Mineral water, by contrast, is defined partly by what you’re not allowed to do to it. Because the regulations require a stable, naturally occurring mineral composition, heavy processing would disqualify it. The water’s character has to come from its underground source, not from a treatment plant.

This distinction matters because it highlights a real irony in the bottled water industry. In some markets, a significant portion of bottled water sold as “mineral water” is actually municipal tap water that has been reprocessed to meet safety standards. A comparative analysis published in Open Science Publications noted that much of the bottled mineral water sold in India, for example, is filtered, boiled, or purified through chlorination and reverse osmosis. That’s not true mineral water by regulatory definition, even if the label suggests otherwise.

Mineral Content in Tap Water vs. Mineral Water

Tap water does contain minerals, but the amount varies enormously depending on where you live. Some municipal supplies draw from mineral-rich groundwater and may have TDS levels approaching 300 or 400 ppm. Others, especially those relying on surface water from reservoirs, can have TDS well below 100 ppm. The Canadian guideline for TDS in drinking water is less than 500 ppm, and many U.S. systems fall in a similar range.

Commercial mineral waters, on the other hand, start at 250 ppm TDS by definition and often run much higher. Some European brands contain over 1,000 ppm, with significant concentrations of calcium, magnesium, bicarbonate, and silica. The specific mineral profile depends on the geology of the source. Water that flows through limestone picks up calcium and bicarbonate. Water from volcanic rock tends to be higher in silica and sodium.

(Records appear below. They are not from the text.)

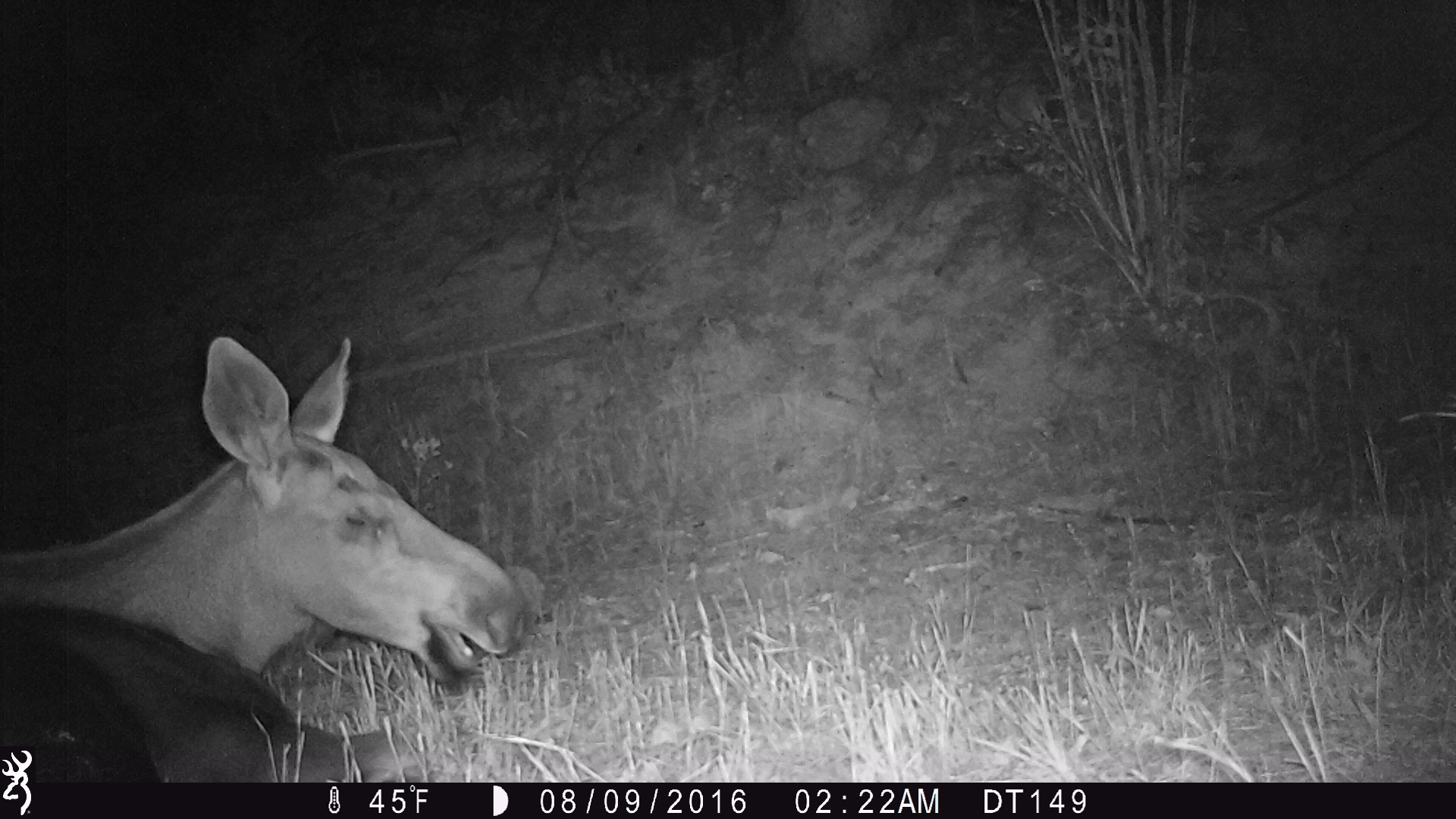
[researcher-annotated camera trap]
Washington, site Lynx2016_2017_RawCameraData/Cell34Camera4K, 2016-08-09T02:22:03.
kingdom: Animalia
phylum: Chordata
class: Mammalia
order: Artiodactyla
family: Cervidae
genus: Alces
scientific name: Alces alces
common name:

The U.S. EPA sets secondary drinking water standards for certain minerals in tap water, though these are guidelines rather than enforceable limits. Fluoride, for instance, has a secondary standard of 2.0 mg/L, while sulfate is capped at 250 mg/L. These standards exist primarily for taste and appearance, not health. If your tap water tastes slightly metallic or leaves white deposits on fixtures, elevated mineral content is usually the reason.

Does It Matter for Your Health?

The minerals in water contribute to your daily intake of calcium, magnesium, and other nutrients, but the amounts are modest compared to what you get from food. Drinking a liter of high-calcium mineral water might deliver 300 to 400 mg of calcium, which is roughly a third of the daily recommended amount. Tap water’s contribution is smaller and less predictable since the mineral content isn’t standardized.

For most people, the health difference between tap water and mineral water is negligible. Both hydrate you. Both deliver some minerals. The main practical advantages of mineral water are consistency (you know exactly what’s in every bottle) and the absence of chlorine and other treatment chemicals. The main practical advantage of tap water is cost. Municipal water in the U.S. runs roughly $0.002 to $0.01 per gallon. Bottled mineral water costs $4 to $10 per gallon, with premium brands reaching $20 or more.

Why the Confusion Exists

The terms “tap water,” “spring water,” “purified water,” and “mineral water” sound interchangeable to most people, and the bottled water industry doesn’t always make the differences obvious. Some bottled water is sourced from municipal supplies and then filtered or treated further. That product is legally “purified water” or “drinking water,” not mineral water, even though it’s sold in the same aisle and sometimes at the same price.

If you want actual mineral water, check the label for a named underground source and a TDS above 250 ppm. If neither is listed, you’re likely buying treated tap water in a bottle.